PROBLEM TO WORK ON: Turn the lines below into a Markdown table with the columns "No." and "Caption," giving each line its row number and its text. Skip any blank lines, and leave the pictures out.

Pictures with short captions

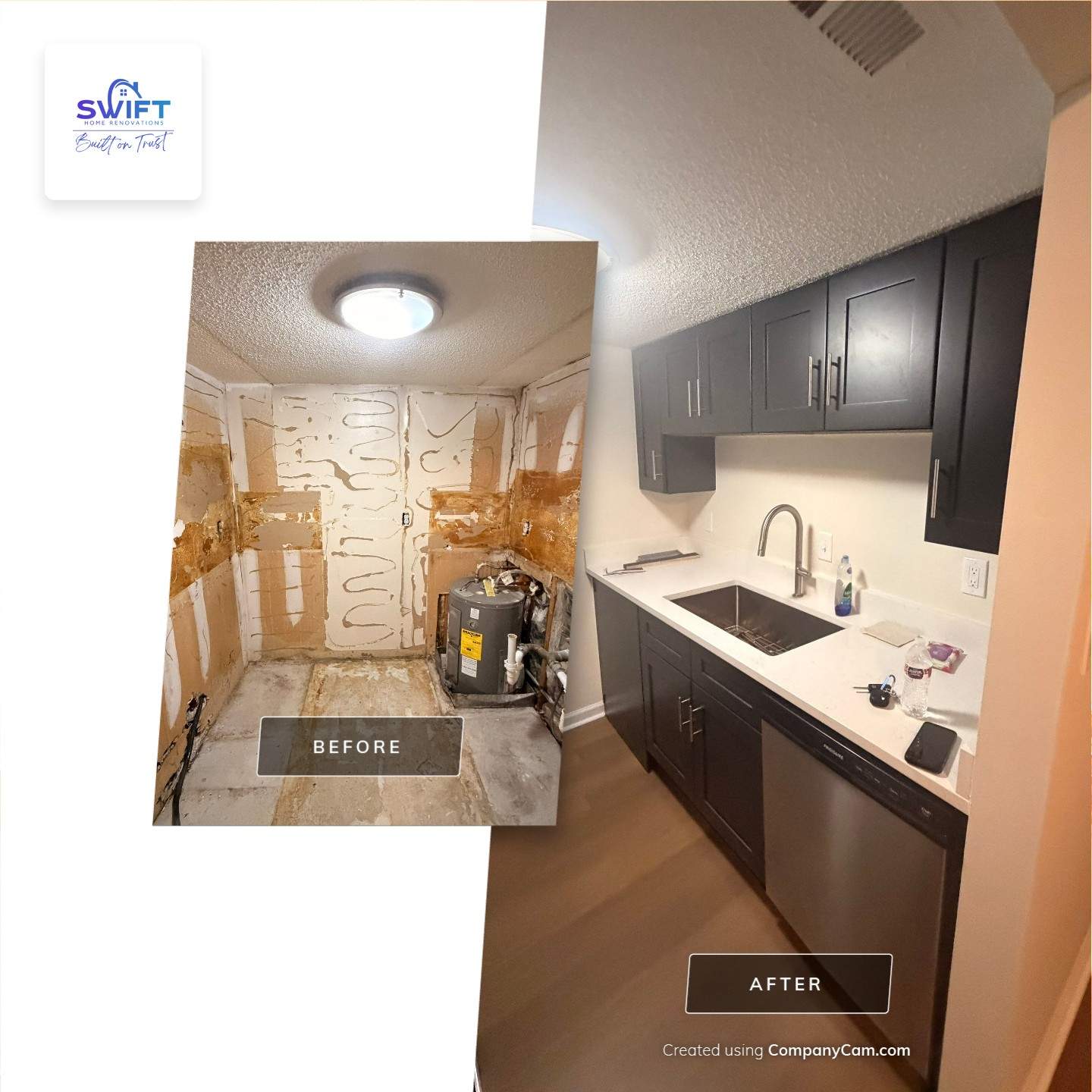 Complete Interior Remodeling with Modern Kitchen and Bathroom in Decatur by Swift Home Renovations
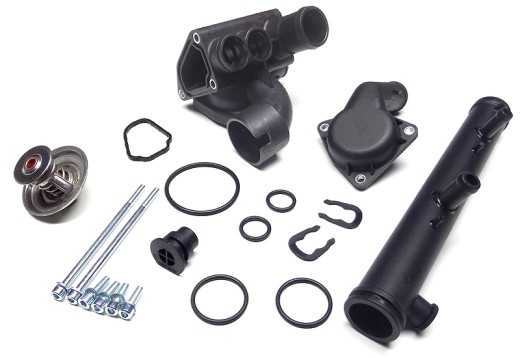 Thermostatgehäuse Kühlmittel Wasserrohr Set für VW New Beetle 2.3 V5 Motor AQN Thermostatgehäuse Kühlmittel Wasserrohr Set für VW New Beetle 2.3 V5 Motor AQN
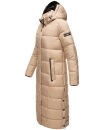 Navahoo Isalie Damen lange Winter Steppjacke Wintermantel B871 B872 Taupe-Gr.XS
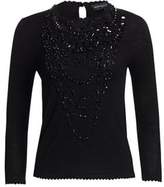 Thumbnail for your product : Carolina Herrera Night Collection Wool Embellished Top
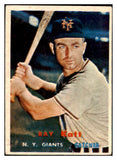 1957 Topps Baseball #331 Ray Katt Giants VG-EX 478236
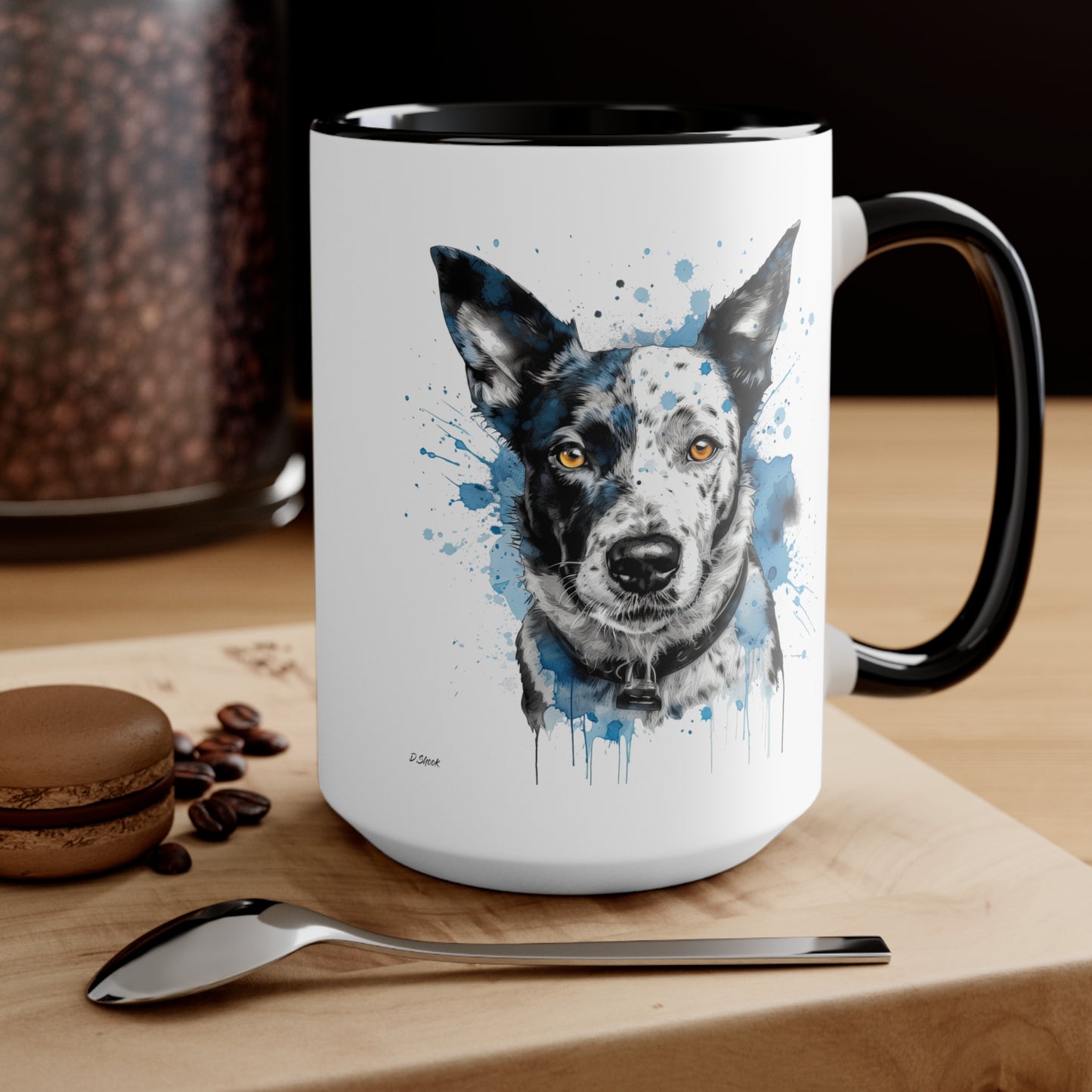 Blue Heeler 3 Accent Mugs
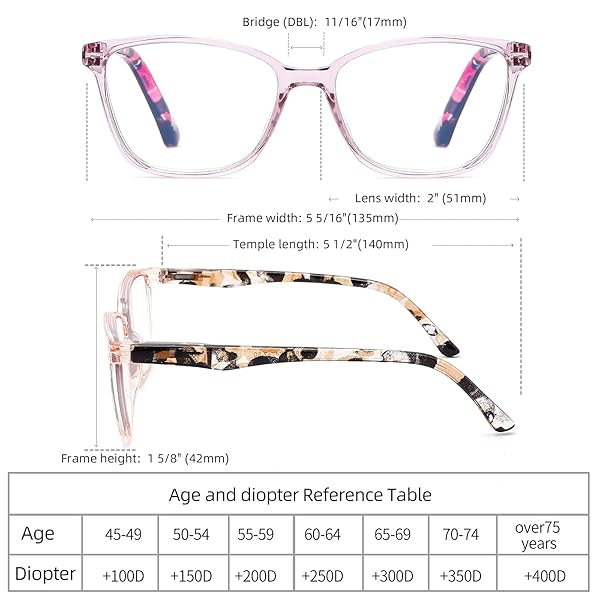 JAWSOCK JAWSOCK 4 Pack Blue Light Blocking Reading Glasses for Men and Women Fashion Square Anti Eyestrain Eyeglasses 4.0x - View 3 of 7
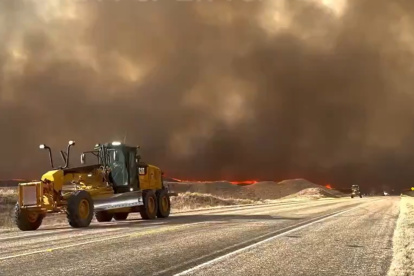 El fuego, que comenzó la tarde del lunes 26 de febrero de 2024, ha quemado más terreno que todos los incendios del estado en 2023 combinados.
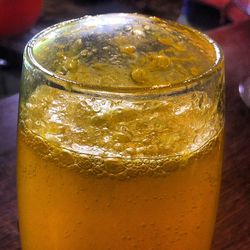 Close-up of drink on table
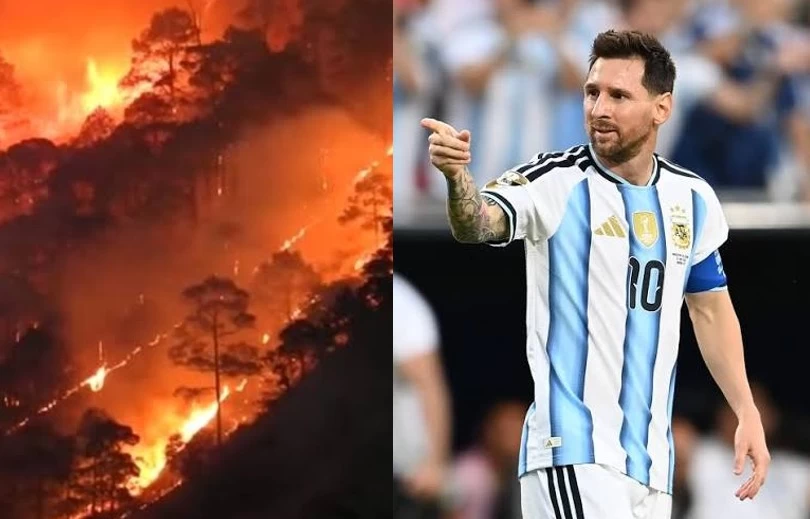 Messi steps forward to help those affected by the forest fir...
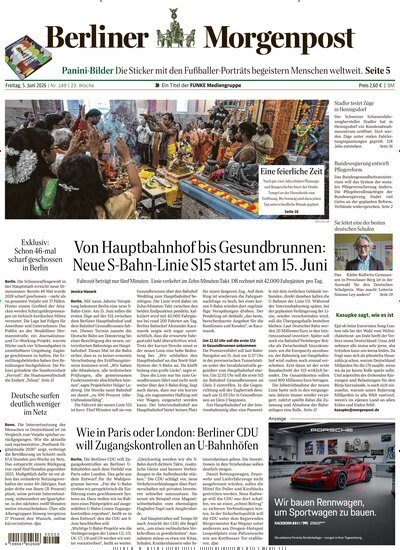 Titelbild der Ausgabe 150/2026 von Berliner Morgenpost. Diese Zeitschrift und viele weitere Zeitungsabos als Abo oder epaper bei United Kiosk online kaufen.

RESPONSE FOR THIS EXERCISE:
| No. | Caption |
|---|---|
| 1 |  Complete Interior Remodeling with Modern Kitchen and Bathroom in Decatur by Swift Home Renovations |
| 2 |  Thermostatgehäuse Kühlmittel Wasserrohr Set für VW New Beetle 2.3 V5 Motor AQN Thermostatgehäuse Kühlmittel Wasserrohr Set für VW New Beetle 2.3 V5 Motor AQN |
| 3 |  Navahoo Isalie Damen lange Winter Steppjacke Wintermantel B871 B872 Taupe-Gr.XS |
| 4 |  Thumbnail for your product : Carolina Herrera Night Collection Wool Embellished Top |
| 5 |  1957 Topps Baseball #331 Ray Katt Giants VG-EX 478236 |
| 6 |  Blue Heeler 3 Accent Mugs |
| 7 |  JAWSOCK JAWSOCK 4 Pack Blue Light Blocking Reading Glasses for Men and Women Fashion Square Anti Eyestrain Eyeglasses 4.0x - View 3 of 7 |
| 8 |  El fuego, que comenzó la tarde del lunes 26 de febrero de 2024, ha quemado más terreno que todos los incendios del estado en 2023 combinados. |
| 9 |  Close-up of drink on table |
| 10 |  Messi steps forward to help those affected by the forest fir... |
| 11 |  Titelbild der Ausgabe 150/2026 von Berliner Morgenpost. Diese Zeitschrift und viele weitere Zeitungsabos als Abo oder epaper bei United Kiosk online kaufen. |